A dissuasão às manifestações tem sido
acompanhada de uma onda de repressão sem precedentes. A cada nova vez, ela
aumenta de tom e, também, de sofisticação.
De início, os manifestantes (ou putativos
manifestantes) eram previamente molestados nas suas casas. E os que escapassem
a essa moléstia prévia, sovados no espaço público escolhido (ou nos seus
arredores). Agora a moda passou a ser “despejá-los” a dezenas de quilómetros de
distância, em locais ermos ou mesmo perigosos. As redes sociais estão cada vez
mais pejadas de imagens de jovens feridos, arrastados por indivíduos fardados
ou à paisana, numa verdadeira orgia de sangue.
A última acção repressiva abateu-se sobre 3
jovens contestatários, sendo um deles uma jovem rapariga, estudante
universitária, de nome Laurinda Manuel Gouveia, cujo depoimento têm chocado a
opinião pública, pela agressividade com que foi molestada.
A jovem Laurinda Manuel Gouveia não só relatou
ao pormenor o sucedido, como também identificou parte dos agressores.
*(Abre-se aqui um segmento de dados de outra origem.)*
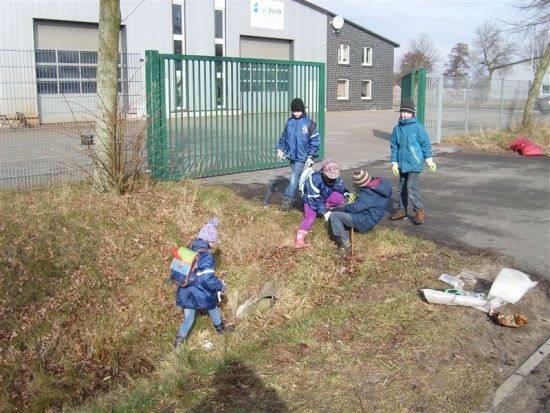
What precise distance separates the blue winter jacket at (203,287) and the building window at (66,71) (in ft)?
14.5

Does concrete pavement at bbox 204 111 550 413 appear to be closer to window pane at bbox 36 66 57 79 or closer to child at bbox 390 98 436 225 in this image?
child at bbox 390 98 436 225

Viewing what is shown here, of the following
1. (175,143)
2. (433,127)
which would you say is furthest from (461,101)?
(175,143)

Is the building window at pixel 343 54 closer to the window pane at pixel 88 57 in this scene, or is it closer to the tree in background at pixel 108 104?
the window pane at pixel 88 57

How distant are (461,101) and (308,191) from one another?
1285 centimetres

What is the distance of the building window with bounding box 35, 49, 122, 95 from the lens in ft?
29.7

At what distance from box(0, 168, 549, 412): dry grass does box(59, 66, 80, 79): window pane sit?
2062mm

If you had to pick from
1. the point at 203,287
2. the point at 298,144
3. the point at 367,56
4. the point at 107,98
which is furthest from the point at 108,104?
the point at 367,56

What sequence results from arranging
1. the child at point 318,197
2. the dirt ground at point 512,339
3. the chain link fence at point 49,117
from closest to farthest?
1. the dirt ground at point 512,339
2. the child at point 318,197
3. the chain link fence at point 49,117

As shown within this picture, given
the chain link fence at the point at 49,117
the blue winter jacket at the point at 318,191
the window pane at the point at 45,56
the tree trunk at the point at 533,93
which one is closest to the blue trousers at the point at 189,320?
the blue winter jacket at the point at 318,191

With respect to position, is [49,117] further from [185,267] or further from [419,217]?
[419,217]

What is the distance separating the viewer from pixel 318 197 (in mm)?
7461

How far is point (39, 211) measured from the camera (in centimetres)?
740

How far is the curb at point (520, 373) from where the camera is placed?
4162 millimetres

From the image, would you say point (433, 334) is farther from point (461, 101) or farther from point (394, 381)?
point (461, 101)
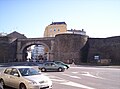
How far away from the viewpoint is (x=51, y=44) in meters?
70.1

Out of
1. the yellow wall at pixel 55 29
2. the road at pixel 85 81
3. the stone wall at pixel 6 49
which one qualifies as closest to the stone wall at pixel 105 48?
the stone wall at pixel 6 49

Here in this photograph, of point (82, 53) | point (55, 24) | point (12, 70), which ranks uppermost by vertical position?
point (55, 24)

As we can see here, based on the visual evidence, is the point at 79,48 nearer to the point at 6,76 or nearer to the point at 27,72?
the point at 6,76

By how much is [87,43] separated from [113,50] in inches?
312

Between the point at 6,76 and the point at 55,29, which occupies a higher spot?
the point at 55,29

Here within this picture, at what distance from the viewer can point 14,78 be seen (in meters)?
12.3

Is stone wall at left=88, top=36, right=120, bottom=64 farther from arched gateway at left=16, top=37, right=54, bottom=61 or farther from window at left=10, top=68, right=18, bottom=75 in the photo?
window at left=10, top=68, right=18, bottom=75

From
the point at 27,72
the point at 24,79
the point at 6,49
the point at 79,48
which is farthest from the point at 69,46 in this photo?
the point at 24,79

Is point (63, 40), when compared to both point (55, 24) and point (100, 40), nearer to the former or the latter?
point (100, 40)

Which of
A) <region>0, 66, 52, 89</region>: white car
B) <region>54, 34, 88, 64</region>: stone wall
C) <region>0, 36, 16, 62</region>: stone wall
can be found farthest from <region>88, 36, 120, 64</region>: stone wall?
<region>0, 66, 52, 89</region>: white car

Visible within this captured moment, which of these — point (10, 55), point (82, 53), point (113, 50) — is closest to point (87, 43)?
point (82, 53)

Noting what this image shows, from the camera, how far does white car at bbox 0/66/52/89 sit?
36.5ft

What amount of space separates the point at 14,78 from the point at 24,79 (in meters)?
1.02

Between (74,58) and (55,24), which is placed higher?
(55,24)
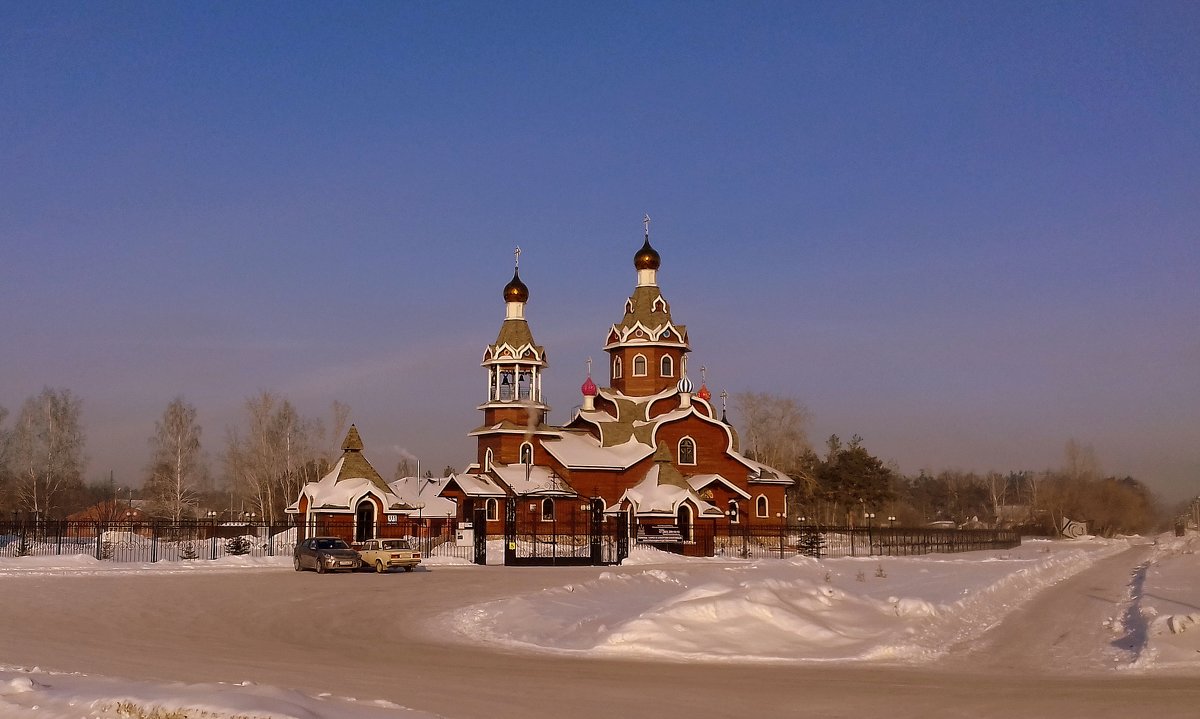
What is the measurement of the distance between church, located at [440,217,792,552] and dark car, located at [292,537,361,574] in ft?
65.1

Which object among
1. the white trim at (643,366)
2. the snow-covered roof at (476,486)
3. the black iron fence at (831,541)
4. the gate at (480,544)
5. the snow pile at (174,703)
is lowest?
the black iron fence at (831,541)

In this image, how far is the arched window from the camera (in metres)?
61.8

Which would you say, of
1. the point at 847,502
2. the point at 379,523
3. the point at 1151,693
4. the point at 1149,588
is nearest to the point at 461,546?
the point at 379,523

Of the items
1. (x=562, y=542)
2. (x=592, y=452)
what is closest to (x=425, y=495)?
(x=562, y=542)

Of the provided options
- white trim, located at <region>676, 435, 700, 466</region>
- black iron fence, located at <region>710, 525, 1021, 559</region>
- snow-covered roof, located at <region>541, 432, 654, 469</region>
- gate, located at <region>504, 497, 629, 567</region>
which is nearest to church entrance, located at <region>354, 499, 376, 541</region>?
gate, located at <region>504, 497, 629, 567</region>

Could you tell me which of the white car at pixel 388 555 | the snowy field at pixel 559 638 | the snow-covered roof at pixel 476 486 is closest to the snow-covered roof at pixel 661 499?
the snow-covered roof at pixel 476 486

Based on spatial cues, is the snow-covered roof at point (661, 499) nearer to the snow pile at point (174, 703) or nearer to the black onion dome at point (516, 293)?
the black onion dome at point (516, 293)

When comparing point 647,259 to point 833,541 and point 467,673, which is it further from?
point 467,673

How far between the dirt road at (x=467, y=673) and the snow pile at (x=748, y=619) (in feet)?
3.18

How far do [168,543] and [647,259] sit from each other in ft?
101

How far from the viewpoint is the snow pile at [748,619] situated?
51.2ft

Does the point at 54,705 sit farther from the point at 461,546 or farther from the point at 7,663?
the point at 461,546

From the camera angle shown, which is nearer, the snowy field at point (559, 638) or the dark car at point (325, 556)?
the snowy field at point (559, 638)

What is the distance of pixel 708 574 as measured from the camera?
32938mm
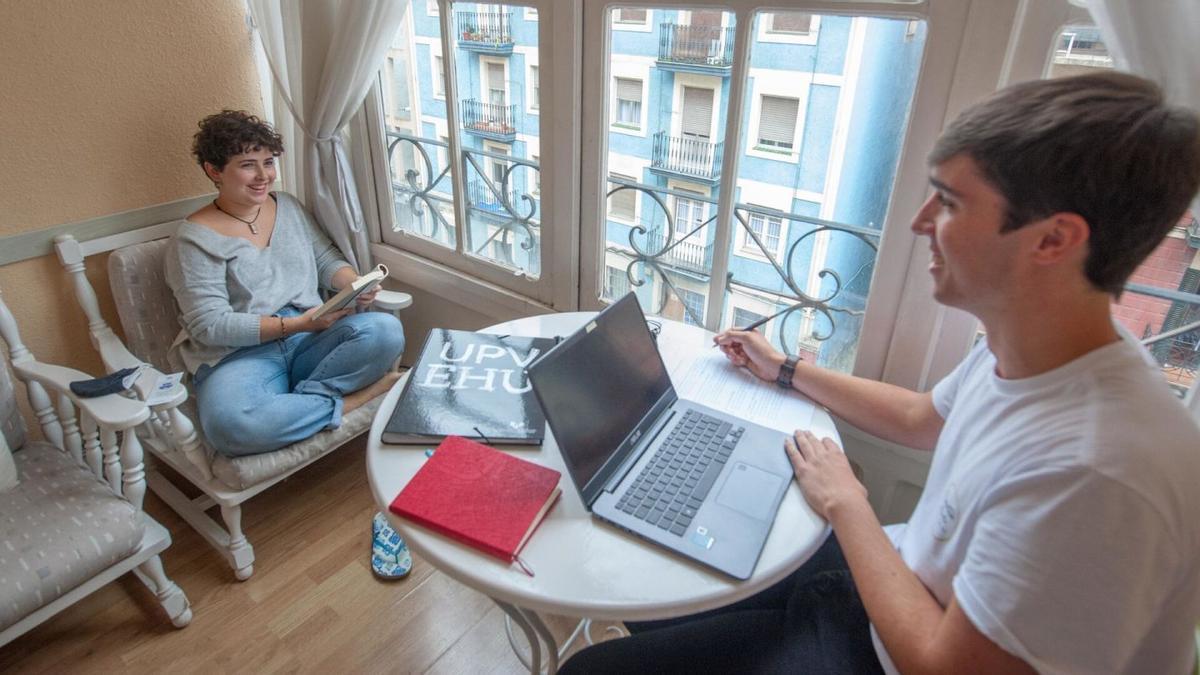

Quer
então dizer que não se trata de gente estranha e de difícil localização. Os
seus agressores são pessoas físicas perfeitamente identificáveis.
Se as autoridades quisessem
responsabilizá-los pelo acto bárbaro cometido, facilmente o fariam. E,
inclusive, teriam provas bastantes do modo selvagem como eles agrediram a jovem
Laurinda Manuel Gouveia. Para isso, bastava visionarem os registos que os
próprios fizeram. A vítima declarou, inclusive, que alguns deles estariam
munidos de câmaras de filmagem, tendo registado as cerca de 2 horas que durou a
agressão.
A inacção das autoridades policiais e
políticas só pode ser assumida como um silêncio cúmplice. Logo, concordam. Não
há outra forma de o ver. Num verdadeiro Estado de Direito Democrático, a
Procuradoria-Geral da República entraria imediatamente em campo, apurando as
responsabilidades que levariam à punição dos infractores.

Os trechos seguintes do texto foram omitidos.